Une partie des participant-es à l’enquête préviennent que si le capitalisme n’est pas modernisé rapidement et de bon gré par le monde des affaires, il pourrait se voir modernisé de force. Mary Ellen Schaafsma, directrice du Social Purpose Institute, tire la sonnette d’alarme, affirmant que l’inégalité et les niveaux actuels

d’écart de richesse sont d’ampleur comparable à celle des problèmes d’époques de grands bouleversements de société. Lloyd M. Segal, chef de la direction de Repare Therapeutics, conseille de prendre cette possibilité au sérieux : « L’histoire nous a montré que lorsque l’écart entre les revenus et la richesse devient trop grand, les systèmes tels qu’ils sont à ce moment s’effondrent. »

Le très honorable David Johnston, ancien gouverneur général du Canada, implore les dirigeant-es d’apprendre du passé : « L’Empire romain a commencé à s’effondrer non seulement parce qu’il a étendu trop loin ses lignes d’approvisionnement, mais aussi parce qu’il a eu besoin de surveillants pour surveiller les surveillants. Et les inégalités de richesse, donc de pouvoir, sont devenues si grandes qu’il y a eu pourriture de l’intérieur. »

Jean La Rose estime qu’il existe actuellement une disparité importante entre les riches et les pauvres et que cette disparité est mise en évidence par la pandémie de COVID-19. Il souligne : « Chaque fois qu’il y a eu de grands bouleversements dans le monde, ils se sont produits lorsque des gens qui n’ont rien à perdre ont décidé qu’ils n’allaient plus accepter le statu quo. Je nous vois dériver vers cela. » Certain-es participant-es à l’enquête soulignent que, d’une certaine manière, le monde voit ce bouleversement commencer par de nombreux mouvements sociaux importants qui, récemment, ont eu pour noyau des personnes qui en ont assez des inégalités et des injustices systémiques auxquelles elles sont confrontées; certains citent des mouvements tels que les manifestations à Hong Kong et au Brésil, Occupy Wall Street et Black Lives Matter.

Parallèlement, certain-es participant-es à l’enquête s’inquiètent de la capacité d’une société à résoudre les problèmes systémiques d’un système économique donné. Par exemple, Vic Huard s’inquiète de « la difficulté de notre système économique actuel à répondre aux inégalités ».

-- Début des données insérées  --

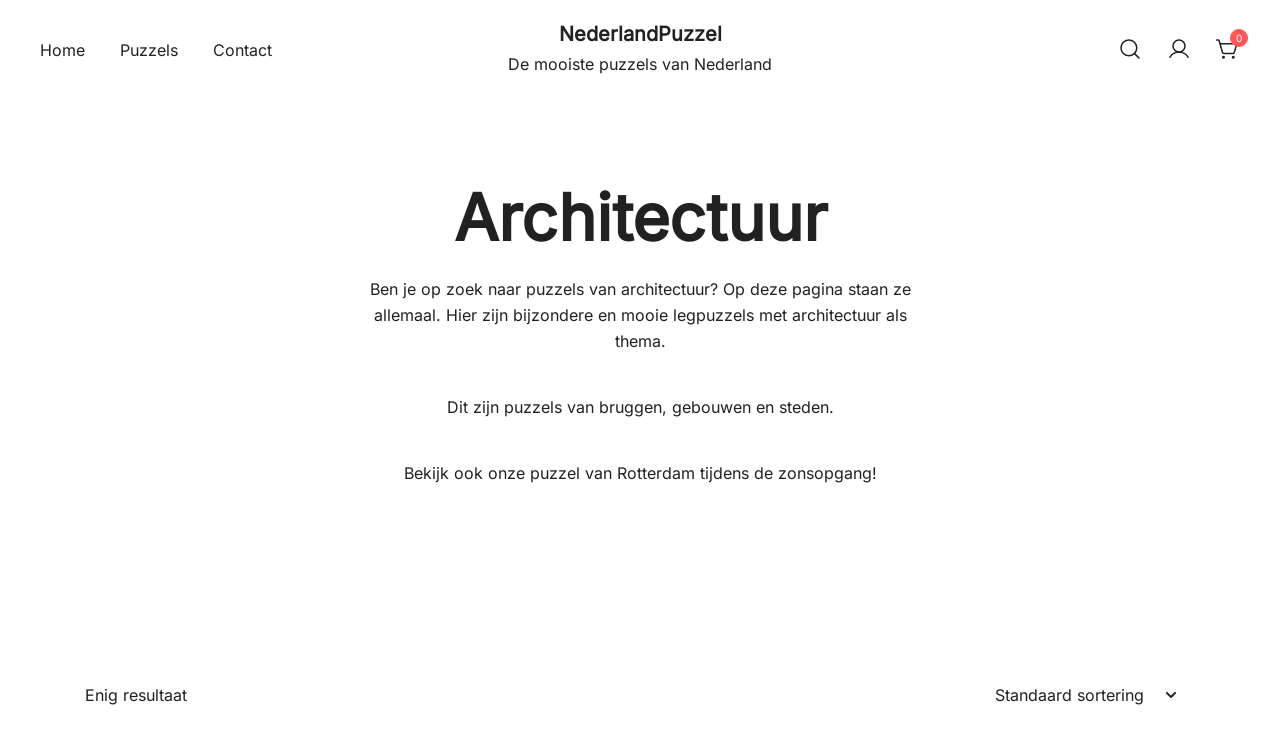

--- FILE ---
content_type: application/javascript
request_url: https://www.nederlandpuzzel.nl/wp-content/plugins/wc-external-variations/assets/js/wcev_main.js
body_size: 4230
content:
/**
  * @description: This file is part of the WC External Variations plugin for Wordpress
  * @author: Impossible Dreams Network (https://web.impossibledreams.net)
  * @requires: jquery
  * @version: 1.0.16
  * @link: https://web.impossibledreams.net
  *
  * @copyright: Copyright (c) 2018-2023 Impossible Dreams Network (email: wp-plugins@impossibledreams.net)
  * @license: GNU General Public License v3.0
  */
(function($){
  $(document).ready(function(){
    // Change button text back when variations are reset
    $('body').on('reset_data', '.variations_form', function ( event ) {
        if (this.dataset.old_add_to_cart_text) {
           var add_to_cart_button = $(this).find('.single_add_to_cart_button')[0];
           add_to_cart_button.textContent = this.dataset.old_add_to_cart_text;
        }
    });

    // Hook onto 'show_variation' in order to change the 'Add to Cart' button
    $('body').on('show_variation', '.variations_form', function ( event, variation ) {
      var add_to_cart_button = $(this).find('.single_add_to_cart_button')[0];

      // Make sure we can find the button
      if (!add_to_cart_button) {
        return;
      }

      if (variation._wcev_add_to_cart_text) {
        // Save old button text before setting the new one
        if (!this.dataset.old_add_to_cart_text) {
           this.dataset.old_add_to_cart_text = add_to_cart_button.textContent;
        }

        // Set the button text if needed
        add_to_cart_button.textContent = variation._wcev_add_to_cart_text;
      } else {
        // Check if old cart text is saved, then reset. This is for an edge case when button text isn't set for one variation.
        if (this.dataset.old_add_to_cart_text) {
          add_to_cart_button.textContent = this.dataset.old_add_to_cart_text;
        }
      }

      // Trigger the button if the right target setting is present
      if (!add_to_cart_button.classList.contains('disabled') && variation._wcev_external_url && variation._wcev_links_trigger && variation._wcev_links_trigger == 'variation_selected') {
        add_to_cart_button.click();
      }
    });

    // Hook custom event on the 'Add to Cart' button in WooCommerce, for variations only
    $('body').on('click', '.variations_form .single_add_to_cart_button', function ( event, variation ) {
      // Error handling in case there is an issue with the URL
      try {
	    // Check if 'Add to Cart' button is still disabled, that means the variation has not been selected yet
	    if (!this.classList.contains('disabled')) {
		// Get variation ID and variations data form the form
		var form = $(this.form);
		var variationId = form.find("[name='variation_id']").val();
		var rawData = this.form.getAttribute('data-product_variations');

		// Find the URL for the external product
		if (variationId && rawData) {
		    // Extract the variations data and parse into JSON
		    var variationsData = $.parseJSON(rawData).find(x => x.variation_id === parseInt(variationId))

		    // Get the URL, open it and clear out opener for security (if needed)
		    if (variationsData && variationsData._wcev_external_url) {
		      if (variationsData._wcev_links_target && variationsData._wcev_links_target == 'same_window') {
            		window.location = variationsData._wcev_external_url;
		      } else {
                var newWindow = window.open();
                if (newWindow) {
                  newWindow.opener = null;
                  newWindow.location = variationsData._wcev_external_url;
                } else {
                  alert('WC External Variations: Unable to open a new window, check your popup blocker settings!');
                }
              }

		      // Stop propogating events so the item doesn't get added to cart
		      return false;
		    }
		}
	    }
      } catch (error) {
	      alert('WC External Variations: An error has occured, see console');
        if (console) {
	    console.error(error);
        }

        // Stop event propogation in case of an error, this avoid the code going around in circles
        return false;
      }

      // Otherwise, continue event propogation so normal WooCommerce processing continues
      return true;
    });
  });
})(jQuery);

De plus, un grand nombre de personnes à travers le monde sont d’avis que l’un des impacts de la pandémie de COVID-19 est la pression accrue pour non seulement moderniser le capitalisme, mais aussi pour accélérer la réforme. Un sondage réalisé aux États-Unis en mai 2020 par JUST Capital et The Harris Poll a révélé que « 85 % des personnes interrogées trouvent que la crise du coronavirus a mis en évidence des inégalités structurelles sous-jacentes dans notre société. Il est indéniable que la COVID-19 et ses retombées ainsi que les protestations nationales suscitées par l’assassinat de George Floyd sont des moments catalyseurs de l’histoire des États-Unis. »

Lisa Kimmel affirme que le même phénomène se produit au Canada : « La COVID-19 a vraiment mis en lumière les problèmes systémiques d’injustice sociale et d’inégalité des revenus qui existent dans tous les pays du monde. (...) 60 % des répondant-es canadien-nes ont déclaré que la pandémie leur a fait réaliser à quel point le fossé entre les riches et la classe ouvrière est grand, dans notre pays, et qu’il faut faire quelque chose pour distribuer plus équitablement la richesse et la prospérité du pays. »

Avec l’afflux mondial dû à la pandémie de COVID-19, le monde est confronté à d’importantes incertitudes. Toutefois, une chose est claire : les voix qui demandent la modernisation du capitalisme résonnent plus fort.